Sources state that the major surge in CPEC circular debt occurred during the interim government period, which did not make payments on time. For instance, in January, the caretaker government made only Rs58 billion in payments to Chinese power plants, compared to the monthly invoices of Rs110 billion, pushing outstanding dues to Rs499 billion by the end of January.

In February, the government made Rs95 billion in payments against Rs101 billion in invoices, helping to lower the overall outstanding dues to Rs487 billion, said the sources.

Over the past 16 months, Chinese power plants billed Rs1.6 trillion for energy sales, but Pakistani authorities only cleared Rs1.3 trillion or 80% of the invoices. Pakistan is contractually obligated to make 100% payments to the Chinese plants to save them from the circular debt cycle.

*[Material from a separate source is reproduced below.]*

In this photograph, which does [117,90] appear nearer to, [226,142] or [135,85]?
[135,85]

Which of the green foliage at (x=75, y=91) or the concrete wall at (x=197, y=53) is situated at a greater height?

During recent International Monetary Fund (IMF) review talks, the issue of payments to Chinese power plants was discussed. Pakistan assured the IMF that it did not plan to allocate additional budget to settle outstanding dues during the current fiscal year.

To maintain Chinese energy arrears at their current levels, the government needs at least Rs10 billion to Rs15 billion per month from the budget, but due to fiscal constraints, it remains unable to make these payments.

Sources suggest that Chinese authorities believe the PERA is not an alternative to the Revolving Fund Pakistan committed to opening when finalising CPEC deals. Pakistan was supposed to maintain a balance in the fund equal to 21% of monthly invoices.

Despite continued increases in electricity prices, the power sector circular debt has reached Rs2.7 trillion. Pakistan promised the IMF to keep the debt at Rs2.310 trillion by June 2024, with any increase above this threshold requiring settlement through price increases or budget subsidies.

Low bill recovery and high line losses contribute annually to Rs589 billion in circular debt build-up, an amount the government recovers through further price increases or budget subsidies.

The energy ministry has also sought Rs100 billion from the budget for the next fiscal year to retire circular debt under the dividend plough-back scheme.

Published in The Express Tribune, April 7th, 2024.